What the sliders actually do
Model parameters change how the AI chooses the next words. They do not rewrite your scenario, repair weak memory, or make every model behave the same. They shape pacing, variation, repetition, and how adventurous the prose feels.
The main controls
These settings work together. Think of them as steering the model's word choice, not as quality switches.
Temperature
Controls how bold or predictable the writing feels.
- Too low can feel dry or stuck.
- Too high can invent facts or lose who is in the scene.
Top P
Limits the pool of possible words before the model chooses one.
- Top P and Temperature both affect variety.
- If both are high, the model may become unstable.
Max Tokens
Sets how much the model may write in one reply.
- Long replies can stall if the model narrates around the point.
- Short replies can feel abrupt if the scene needs atmosphere.
Presence Penalty
Encourages the model to introduce new details instead of staying on the same idea.
- Too high can make the AI throw in random new elements.
- Use gently for continuity-heavy stories.
Frequency Penalty
Discourages repeated words and phrases.
- Too high can make prose sound strained.
- Better for style cleanup than story direction.
Repetition Penalty
A stronger anti-loop control used by some NanoGPT models.
- Some models need it. Others get worse with it.
- Raise slowly, especially on prose-heavy models.
Top K
Caps how many word options are considered.
- Leave it alone unless a model feels noisy.
- Too low can make every reply feel similar.
Min P
Filters out very unlikely word choices.
- Useful when a model collapses into strange wording.
- Too high can flatten creativity.
Why one model hates another model's settings
Each model has its own training style, default sampling behavior, context handling, and tendency toward repetition. Parameters amplify those traits. They do not affect every model evenly.
A model built for banter may work beautifully at higher Temperature, but the same setting on a lore-heavy model can make it invent family history or jump to the wrong character.
A model that handles huge context may need lower Temperature and fewer novelty penalties. It already has a lot to track, so pushing it to add more can scatter the scene.
A model that repeats itself may improve with Repetition Penalty or Frequency Penalty. A cleaner model can become awkward if those same penalties are too high.

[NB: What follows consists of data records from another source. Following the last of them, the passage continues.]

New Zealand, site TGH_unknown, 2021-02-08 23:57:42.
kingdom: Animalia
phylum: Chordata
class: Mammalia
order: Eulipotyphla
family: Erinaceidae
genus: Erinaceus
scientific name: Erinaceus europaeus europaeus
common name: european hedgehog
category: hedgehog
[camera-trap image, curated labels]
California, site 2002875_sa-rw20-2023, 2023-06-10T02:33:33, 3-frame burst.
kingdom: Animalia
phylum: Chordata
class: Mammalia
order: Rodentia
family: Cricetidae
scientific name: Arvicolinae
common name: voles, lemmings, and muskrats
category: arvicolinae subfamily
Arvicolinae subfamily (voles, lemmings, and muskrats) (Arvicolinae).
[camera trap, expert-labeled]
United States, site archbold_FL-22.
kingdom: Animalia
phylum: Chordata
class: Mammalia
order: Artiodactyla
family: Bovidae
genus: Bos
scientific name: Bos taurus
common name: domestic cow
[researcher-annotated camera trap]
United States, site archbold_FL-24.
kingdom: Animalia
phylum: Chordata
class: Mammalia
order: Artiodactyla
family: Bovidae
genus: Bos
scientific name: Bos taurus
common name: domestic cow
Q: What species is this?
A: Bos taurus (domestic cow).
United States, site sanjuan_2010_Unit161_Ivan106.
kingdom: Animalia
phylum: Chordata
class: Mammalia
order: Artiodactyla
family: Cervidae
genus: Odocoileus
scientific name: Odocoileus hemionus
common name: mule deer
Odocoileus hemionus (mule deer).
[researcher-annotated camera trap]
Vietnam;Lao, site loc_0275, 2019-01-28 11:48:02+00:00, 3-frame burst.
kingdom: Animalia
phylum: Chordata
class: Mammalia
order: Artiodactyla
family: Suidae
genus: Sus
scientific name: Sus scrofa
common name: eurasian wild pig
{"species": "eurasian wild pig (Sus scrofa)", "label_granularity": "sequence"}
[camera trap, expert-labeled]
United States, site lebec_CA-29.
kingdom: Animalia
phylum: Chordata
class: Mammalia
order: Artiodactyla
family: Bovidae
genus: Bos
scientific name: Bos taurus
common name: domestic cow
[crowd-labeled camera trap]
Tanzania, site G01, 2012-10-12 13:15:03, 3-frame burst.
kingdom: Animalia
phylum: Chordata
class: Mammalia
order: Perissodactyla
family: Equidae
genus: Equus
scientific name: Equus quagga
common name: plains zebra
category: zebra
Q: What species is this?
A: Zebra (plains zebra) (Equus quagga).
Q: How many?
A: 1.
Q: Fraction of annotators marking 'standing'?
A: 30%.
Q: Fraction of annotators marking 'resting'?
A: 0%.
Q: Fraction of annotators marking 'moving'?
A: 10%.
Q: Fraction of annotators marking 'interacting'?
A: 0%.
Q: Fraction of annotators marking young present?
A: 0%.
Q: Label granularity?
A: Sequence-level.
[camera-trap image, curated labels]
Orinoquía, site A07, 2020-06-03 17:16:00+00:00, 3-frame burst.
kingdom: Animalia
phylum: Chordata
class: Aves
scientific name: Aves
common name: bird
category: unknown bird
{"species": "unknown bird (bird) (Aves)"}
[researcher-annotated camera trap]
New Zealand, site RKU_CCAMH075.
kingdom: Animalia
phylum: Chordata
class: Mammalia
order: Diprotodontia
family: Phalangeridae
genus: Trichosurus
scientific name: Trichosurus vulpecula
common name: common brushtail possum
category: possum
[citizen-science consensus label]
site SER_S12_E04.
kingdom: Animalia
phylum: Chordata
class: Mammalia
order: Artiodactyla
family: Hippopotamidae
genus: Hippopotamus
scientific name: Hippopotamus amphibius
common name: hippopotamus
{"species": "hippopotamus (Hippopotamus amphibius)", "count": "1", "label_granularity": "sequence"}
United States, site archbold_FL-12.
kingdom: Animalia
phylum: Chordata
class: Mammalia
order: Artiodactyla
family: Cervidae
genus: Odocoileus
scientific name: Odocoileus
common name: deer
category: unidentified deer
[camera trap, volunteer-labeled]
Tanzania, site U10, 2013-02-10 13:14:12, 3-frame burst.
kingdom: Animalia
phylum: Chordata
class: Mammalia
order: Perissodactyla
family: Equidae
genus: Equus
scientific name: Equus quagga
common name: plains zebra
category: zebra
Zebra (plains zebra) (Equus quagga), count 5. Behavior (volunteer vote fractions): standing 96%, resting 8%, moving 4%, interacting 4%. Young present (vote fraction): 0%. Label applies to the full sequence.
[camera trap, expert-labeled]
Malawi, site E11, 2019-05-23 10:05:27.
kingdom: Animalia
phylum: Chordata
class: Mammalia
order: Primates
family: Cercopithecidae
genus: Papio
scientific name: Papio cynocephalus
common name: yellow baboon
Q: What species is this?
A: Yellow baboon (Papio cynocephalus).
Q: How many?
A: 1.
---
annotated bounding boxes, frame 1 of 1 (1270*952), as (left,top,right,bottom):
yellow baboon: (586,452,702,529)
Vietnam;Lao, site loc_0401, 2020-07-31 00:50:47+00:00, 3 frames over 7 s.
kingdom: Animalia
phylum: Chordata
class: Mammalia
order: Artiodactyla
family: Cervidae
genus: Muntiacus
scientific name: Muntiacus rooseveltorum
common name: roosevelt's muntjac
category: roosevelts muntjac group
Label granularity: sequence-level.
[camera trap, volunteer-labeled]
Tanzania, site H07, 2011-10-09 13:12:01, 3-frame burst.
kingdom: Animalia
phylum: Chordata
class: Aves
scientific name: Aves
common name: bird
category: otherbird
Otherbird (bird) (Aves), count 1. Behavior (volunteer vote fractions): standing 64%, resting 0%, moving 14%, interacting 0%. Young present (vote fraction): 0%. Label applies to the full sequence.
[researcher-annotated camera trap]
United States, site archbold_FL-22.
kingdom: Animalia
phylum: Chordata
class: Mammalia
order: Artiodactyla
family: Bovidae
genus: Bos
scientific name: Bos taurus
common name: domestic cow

A prose-heavy model often benefits from more tokens and moderate variety. If replies become all atmosphere and no movement, reduce length or raise Presence Penalty slightly.
Roleplay tuning examples
Slow-burn romance
- Temperature: moderate to high
- Top P: high enough for emotional nuance
- Presence Penalty: low to moderate
- Max Tokens: medium or long
Investigation or mystery
- Temperature: lower to moderate
- Top P: moderate
- Presence Penalty: low
- Max Tokens: medium
Combat or chase scene
- Temperature: moderate
- Top P: moderate
- Presence Penalty: moderate
- Max Tokens: short or medium
Loop repair
- Lower Temperature slightly
- Raise Frequency Penalty gently
- Raise Repetition Penalty gently
- Tell the scene to cut to a new action